Exhibition Label "Light Fantastic" (20 November 2015 - 8 January 2016)

Magic Lantern Light

The magic lantern or Laterna Magica is a type of image projector employing pictures on sheets of glass. Projected onto walls they could be viewed by large audiences. Sitting in a dark room, looking at these large projected images transported audiences to another world. These particular images are from giant-sized slides created exclusively for the crowds at The Royal Polytechnic Institution, which provided a vast programme of entertainment and popular education in the mid-19th century. The slides display scenes from the Crimean War shown in1854 and depict voyages into the Arctic.

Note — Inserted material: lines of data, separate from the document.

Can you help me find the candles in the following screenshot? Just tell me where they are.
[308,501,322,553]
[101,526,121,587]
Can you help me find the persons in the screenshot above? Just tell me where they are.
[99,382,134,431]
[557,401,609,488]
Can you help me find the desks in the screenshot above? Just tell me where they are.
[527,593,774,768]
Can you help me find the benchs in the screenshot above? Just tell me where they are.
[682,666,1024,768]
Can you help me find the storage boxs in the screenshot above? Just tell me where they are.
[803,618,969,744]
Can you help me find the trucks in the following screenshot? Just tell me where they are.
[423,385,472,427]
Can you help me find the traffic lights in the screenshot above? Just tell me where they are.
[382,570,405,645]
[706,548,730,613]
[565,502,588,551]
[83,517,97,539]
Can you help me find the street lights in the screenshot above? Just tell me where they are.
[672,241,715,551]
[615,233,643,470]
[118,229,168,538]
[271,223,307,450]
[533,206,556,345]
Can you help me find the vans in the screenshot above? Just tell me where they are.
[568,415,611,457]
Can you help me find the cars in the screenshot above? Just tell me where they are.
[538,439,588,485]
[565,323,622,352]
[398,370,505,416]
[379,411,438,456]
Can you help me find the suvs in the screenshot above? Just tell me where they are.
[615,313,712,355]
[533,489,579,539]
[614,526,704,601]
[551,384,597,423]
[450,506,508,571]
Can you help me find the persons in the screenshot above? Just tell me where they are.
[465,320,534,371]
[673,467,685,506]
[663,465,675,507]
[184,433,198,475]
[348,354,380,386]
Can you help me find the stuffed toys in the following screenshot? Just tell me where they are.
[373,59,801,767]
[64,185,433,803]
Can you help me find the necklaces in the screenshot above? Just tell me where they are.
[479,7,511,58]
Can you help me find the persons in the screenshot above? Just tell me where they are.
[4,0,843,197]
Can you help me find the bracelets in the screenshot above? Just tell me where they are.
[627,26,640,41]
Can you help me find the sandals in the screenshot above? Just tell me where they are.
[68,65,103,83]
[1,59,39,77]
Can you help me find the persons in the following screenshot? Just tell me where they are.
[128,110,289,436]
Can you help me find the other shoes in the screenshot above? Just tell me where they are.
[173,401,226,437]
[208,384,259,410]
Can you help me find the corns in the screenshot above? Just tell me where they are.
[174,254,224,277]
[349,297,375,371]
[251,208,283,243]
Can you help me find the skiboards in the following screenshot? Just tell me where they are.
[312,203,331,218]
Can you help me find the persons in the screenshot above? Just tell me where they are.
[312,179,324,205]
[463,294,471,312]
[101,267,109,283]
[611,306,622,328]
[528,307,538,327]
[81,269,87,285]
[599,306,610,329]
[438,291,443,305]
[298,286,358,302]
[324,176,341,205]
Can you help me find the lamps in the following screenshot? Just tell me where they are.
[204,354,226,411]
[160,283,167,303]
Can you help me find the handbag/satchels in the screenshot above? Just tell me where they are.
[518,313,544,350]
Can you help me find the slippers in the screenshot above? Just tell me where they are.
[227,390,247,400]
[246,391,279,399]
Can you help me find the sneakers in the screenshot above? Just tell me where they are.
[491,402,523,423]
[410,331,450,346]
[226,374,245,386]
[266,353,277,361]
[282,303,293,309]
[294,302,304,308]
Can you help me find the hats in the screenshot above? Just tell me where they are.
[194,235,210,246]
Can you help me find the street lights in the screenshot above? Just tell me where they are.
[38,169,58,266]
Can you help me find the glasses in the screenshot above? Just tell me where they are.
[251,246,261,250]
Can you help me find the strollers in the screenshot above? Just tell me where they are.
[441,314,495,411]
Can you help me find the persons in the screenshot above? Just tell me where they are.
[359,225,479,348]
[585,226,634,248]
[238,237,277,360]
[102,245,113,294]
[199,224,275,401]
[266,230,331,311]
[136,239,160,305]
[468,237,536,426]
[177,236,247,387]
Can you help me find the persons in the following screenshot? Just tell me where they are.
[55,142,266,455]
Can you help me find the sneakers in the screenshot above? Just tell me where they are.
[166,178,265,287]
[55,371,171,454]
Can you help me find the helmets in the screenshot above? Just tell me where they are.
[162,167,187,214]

Developed in the 17th century, Magic Lantern projections were commonly used for education and entertainment. Mirrors direct as much light as possible through a rectangular sheet of glass – a “lantern slide” – with a painted or photographic image on it. The light then passes through a lens which projects the image onto a white wall or viewing screen. Apart from sunlight, the only light sources available at the time of invention in the 17th century were candles and oil lamps, which were very inefficient and produced very dim projected images. The invention of the Argand lamp in the 1790s helped to make the images brighter. The arrival of limelight in the 1820s made them very much brighter. The invention of the intensely bright electric arc lamp in the 1860s eliminated the need for combustible gases or hazardous chemicals, and eventually the incandescent electric lamp further improved safety and convenience, although not brightness.